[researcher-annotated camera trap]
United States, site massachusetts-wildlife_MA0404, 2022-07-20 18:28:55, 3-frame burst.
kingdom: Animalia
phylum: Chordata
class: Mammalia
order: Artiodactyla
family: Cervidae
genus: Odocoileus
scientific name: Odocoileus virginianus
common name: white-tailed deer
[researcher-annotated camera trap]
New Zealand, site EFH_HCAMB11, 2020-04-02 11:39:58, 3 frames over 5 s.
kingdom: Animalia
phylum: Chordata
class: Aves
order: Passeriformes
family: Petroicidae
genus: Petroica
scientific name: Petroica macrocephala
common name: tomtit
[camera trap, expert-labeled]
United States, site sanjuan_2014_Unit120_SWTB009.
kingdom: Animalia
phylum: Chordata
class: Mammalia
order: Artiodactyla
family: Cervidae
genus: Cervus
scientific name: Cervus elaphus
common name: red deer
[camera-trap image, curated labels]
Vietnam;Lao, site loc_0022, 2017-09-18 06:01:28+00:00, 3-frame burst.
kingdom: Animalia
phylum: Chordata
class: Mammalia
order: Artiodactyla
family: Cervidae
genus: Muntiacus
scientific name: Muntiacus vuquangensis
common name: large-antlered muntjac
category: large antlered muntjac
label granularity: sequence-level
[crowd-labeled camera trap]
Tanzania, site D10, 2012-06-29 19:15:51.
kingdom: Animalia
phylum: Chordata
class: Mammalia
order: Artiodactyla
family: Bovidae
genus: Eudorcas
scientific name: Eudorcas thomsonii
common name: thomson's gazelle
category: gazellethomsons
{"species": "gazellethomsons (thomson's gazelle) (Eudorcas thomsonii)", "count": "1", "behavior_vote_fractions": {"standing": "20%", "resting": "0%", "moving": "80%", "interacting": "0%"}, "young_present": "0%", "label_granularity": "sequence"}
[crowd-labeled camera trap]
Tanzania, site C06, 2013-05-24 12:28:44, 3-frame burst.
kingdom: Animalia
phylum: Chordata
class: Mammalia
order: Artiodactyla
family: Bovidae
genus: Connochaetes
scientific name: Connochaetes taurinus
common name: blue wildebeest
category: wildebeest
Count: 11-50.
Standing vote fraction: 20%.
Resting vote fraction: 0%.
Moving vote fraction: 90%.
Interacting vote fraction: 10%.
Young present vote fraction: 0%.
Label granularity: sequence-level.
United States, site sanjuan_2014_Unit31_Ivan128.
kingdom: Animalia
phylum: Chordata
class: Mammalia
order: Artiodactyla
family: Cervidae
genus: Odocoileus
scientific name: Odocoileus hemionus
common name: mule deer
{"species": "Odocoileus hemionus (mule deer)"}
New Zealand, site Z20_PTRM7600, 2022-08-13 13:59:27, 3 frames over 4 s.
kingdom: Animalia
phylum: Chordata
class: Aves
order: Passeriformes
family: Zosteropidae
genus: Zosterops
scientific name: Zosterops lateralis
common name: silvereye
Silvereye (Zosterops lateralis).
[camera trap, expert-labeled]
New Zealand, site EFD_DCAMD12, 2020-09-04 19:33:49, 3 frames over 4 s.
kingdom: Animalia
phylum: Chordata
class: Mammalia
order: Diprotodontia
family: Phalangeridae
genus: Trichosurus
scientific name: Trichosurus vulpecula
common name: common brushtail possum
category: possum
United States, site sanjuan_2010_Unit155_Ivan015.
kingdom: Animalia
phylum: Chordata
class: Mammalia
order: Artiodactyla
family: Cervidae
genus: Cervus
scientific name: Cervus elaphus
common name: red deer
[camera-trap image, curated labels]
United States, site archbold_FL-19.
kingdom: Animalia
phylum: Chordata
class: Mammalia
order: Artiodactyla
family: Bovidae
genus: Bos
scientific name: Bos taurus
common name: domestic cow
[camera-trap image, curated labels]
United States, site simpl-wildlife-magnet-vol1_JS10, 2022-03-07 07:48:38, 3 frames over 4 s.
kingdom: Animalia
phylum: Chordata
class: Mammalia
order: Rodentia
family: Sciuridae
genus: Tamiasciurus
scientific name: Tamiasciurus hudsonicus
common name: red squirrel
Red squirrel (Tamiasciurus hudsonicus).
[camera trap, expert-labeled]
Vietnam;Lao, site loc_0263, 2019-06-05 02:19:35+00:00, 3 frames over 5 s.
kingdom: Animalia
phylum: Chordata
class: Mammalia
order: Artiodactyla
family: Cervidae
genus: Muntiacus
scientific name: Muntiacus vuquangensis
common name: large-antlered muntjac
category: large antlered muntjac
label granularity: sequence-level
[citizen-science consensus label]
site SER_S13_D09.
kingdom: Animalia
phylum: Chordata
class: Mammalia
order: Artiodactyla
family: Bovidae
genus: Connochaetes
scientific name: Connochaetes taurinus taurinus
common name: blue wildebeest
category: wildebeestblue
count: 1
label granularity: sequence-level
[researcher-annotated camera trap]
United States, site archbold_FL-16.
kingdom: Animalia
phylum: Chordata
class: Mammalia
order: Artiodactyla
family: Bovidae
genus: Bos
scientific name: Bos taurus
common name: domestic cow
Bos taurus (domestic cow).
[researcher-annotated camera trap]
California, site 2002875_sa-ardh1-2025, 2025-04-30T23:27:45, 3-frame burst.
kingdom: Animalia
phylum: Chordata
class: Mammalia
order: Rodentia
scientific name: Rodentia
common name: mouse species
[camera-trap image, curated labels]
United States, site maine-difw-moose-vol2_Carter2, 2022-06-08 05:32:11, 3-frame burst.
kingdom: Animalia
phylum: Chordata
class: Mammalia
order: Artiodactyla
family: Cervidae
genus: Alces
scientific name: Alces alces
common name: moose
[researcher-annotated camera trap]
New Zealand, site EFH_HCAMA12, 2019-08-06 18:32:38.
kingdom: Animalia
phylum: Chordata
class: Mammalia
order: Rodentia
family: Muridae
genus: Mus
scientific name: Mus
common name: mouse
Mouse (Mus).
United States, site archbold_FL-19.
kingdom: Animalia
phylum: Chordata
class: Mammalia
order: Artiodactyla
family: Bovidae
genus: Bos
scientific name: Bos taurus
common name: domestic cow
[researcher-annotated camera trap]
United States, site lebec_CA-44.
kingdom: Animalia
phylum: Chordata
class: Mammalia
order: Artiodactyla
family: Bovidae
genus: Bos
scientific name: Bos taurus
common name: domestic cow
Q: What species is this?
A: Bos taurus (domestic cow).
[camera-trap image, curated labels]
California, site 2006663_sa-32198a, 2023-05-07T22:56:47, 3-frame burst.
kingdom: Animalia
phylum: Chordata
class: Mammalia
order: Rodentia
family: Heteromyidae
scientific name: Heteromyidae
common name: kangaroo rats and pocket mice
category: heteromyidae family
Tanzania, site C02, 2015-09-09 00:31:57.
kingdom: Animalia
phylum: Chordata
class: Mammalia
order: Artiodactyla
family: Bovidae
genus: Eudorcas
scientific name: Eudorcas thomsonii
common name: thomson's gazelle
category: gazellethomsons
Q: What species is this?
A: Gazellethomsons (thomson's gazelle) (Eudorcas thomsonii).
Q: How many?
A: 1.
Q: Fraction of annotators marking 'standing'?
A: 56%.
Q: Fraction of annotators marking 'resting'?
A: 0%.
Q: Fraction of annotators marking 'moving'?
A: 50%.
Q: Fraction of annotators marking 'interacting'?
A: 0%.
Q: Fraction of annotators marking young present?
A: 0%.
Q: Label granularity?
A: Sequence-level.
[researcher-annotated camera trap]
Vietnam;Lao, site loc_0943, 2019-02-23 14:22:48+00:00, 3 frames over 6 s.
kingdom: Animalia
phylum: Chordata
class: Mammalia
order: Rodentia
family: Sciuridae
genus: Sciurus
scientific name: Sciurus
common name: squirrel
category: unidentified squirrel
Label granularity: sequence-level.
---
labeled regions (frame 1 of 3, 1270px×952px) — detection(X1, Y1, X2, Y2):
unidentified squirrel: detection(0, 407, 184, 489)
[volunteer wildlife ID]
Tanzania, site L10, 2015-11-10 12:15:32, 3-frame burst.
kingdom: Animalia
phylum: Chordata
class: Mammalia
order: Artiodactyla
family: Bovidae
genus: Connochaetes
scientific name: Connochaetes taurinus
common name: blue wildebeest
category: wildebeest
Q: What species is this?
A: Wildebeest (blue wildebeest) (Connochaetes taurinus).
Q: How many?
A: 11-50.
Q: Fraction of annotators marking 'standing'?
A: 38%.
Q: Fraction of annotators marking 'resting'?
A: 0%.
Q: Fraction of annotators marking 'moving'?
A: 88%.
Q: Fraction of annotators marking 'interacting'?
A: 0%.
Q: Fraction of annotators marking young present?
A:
•••
## Your task:
Go through the listing above and return every line where the word "thomsonii" occurs.

## Output:
scientific name: Eudorcas thomsonii
{"species": "gazellethomsons (thomson's gazelle) (Eudorcas thomsonii)", "count": "1", "behavior_vote_fractions": {"standing": "20%", "resting": "0%", "moving": "80%", "interacting": "0%"}, "young_present": "0%", "label_granularity": "sequence"}
scientific name: Eudorcas thomsonii
A: Gazellethomsons (thomson's gazelle) (Eudorcas thomsonii).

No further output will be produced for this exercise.